** Start DATA SHOWN **
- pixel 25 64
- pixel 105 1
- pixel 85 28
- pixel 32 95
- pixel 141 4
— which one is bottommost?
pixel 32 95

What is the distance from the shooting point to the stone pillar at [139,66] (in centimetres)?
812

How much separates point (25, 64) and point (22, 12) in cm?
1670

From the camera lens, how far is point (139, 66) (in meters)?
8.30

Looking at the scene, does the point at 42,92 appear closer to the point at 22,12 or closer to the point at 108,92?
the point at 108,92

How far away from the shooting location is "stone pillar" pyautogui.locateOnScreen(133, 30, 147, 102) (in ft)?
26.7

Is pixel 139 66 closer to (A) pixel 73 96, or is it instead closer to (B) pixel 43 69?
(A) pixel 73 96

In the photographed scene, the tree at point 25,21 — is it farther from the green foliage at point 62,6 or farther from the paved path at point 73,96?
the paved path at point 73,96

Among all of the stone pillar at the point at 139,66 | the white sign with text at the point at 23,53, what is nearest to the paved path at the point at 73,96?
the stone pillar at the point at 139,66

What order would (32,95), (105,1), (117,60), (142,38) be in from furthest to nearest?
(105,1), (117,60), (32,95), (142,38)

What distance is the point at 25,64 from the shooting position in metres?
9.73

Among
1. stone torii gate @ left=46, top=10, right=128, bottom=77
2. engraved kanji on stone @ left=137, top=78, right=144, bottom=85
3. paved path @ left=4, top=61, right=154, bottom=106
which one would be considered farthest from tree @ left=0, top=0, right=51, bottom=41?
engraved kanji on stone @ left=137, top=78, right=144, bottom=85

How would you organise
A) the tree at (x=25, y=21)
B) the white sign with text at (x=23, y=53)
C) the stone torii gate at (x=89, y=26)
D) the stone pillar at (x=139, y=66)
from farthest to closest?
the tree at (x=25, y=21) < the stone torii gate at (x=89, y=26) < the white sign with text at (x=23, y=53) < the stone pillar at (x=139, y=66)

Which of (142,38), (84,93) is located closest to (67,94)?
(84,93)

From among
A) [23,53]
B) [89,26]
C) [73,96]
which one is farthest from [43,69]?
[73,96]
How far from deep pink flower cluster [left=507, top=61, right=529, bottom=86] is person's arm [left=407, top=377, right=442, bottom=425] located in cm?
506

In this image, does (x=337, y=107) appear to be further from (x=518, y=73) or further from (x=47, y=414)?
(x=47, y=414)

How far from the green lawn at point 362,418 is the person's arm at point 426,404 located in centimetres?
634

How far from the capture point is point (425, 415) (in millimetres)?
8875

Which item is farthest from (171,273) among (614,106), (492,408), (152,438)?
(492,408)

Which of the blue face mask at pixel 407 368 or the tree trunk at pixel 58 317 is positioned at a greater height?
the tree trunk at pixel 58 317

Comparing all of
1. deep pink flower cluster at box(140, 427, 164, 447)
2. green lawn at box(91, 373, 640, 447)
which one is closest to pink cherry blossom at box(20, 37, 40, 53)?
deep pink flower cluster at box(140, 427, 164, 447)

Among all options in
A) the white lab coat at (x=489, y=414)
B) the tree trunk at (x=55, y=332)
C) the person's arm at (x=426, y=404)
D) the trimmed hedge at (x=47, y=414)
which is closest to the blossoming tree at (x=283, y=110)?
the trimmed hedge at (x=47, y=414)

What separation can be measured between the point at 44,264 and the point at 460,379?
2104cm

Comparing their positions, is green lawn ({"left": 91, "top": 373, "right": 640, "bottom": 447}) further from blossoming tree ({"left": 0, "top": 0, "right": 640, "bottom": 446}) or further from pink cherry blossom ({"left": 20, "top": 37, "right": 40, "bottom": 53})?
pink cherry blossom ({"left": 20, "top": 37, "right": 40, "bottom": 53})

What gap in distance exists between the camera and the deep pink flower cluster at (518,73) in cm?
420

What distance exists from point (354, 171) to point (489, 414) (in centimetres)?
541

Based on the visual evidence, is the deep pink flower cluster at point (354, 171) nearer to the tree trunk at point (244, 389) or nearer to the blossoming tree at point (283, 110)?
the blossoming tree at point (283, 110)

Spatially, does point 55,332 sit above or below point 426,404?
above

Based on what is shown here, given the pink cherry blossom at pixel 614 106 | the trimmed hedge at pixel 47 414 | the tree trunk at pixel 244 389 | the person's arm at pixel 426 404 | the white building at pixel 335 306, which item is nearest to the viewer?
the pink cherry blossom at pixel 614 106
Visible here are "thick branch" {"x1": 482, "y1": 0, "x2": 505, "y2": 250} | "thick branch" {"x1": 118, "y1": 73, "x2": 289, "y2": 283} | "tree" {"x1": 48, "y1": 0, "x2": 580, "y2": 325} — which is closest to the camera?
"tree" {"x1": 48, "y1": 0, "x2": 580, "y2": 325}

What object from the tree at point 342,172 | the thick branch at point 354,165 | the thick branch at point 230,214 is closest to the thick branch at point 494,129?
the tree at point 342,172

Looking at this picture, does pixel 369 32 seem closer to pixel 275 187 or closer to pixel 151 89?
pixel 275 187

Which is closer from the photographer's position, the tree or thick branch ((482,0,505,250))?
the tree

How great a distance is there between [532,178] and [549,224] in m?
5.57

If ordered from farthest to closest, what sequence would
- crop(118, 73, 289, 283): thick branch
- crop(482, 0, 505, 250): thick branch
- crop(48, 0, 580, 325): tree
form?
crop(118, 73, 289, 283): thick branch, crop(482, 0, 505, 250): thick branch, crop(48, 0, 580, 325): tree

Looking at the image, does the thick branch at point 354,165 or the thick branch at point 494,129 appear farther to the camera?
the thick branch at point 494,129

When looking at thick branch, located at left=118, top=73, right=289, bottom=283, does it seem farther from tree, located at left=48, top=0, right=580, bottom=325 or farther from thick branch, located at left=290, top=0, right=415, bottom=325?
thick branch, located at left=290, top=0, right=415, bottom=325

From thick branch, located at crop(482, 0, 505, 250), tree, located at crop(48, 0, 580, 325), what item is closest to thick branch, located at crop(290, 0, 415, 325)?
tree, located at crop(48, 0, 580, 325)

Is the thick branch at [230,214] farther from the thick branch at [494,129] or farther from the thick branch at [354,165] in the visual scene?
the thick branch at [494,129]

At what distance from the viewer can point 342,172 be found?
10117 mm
** End DATA SHOWN **
STATED PROBLEM —
Reproduce the records above without any changes, beginning with the line that contains "When looking at" and continuing through the last line of the records, with both of those lines included.

RESULT OF THE EXERCISE —
When looking at thick branch, located at left=118, top=73, right=289, bottom=283, does it seem farther from tree, located at left=48, top=0, right=580, bottom=325 or farther from thick branch, located at left=290, top=0, right=415, bottom=325?
thick branch, located at left=290, top=0, right=415, bottom=325

From thick branch, located at crop(482, 0, 505, 250), tree, located at crop(48, 0, 580, 325), what item is closest to thick branch, located at crop(290, 0, 415, 325)?
tree, located at crop(48, 0, 580, 325)

Is the thick branch at [230,214] farther from the thick branch at [494,129] or farther from the thick branch at [354,165] in the visual scene?
the thick branch at [494,129]

At what distance from the viewer can point 342,172 be found?
10117 mm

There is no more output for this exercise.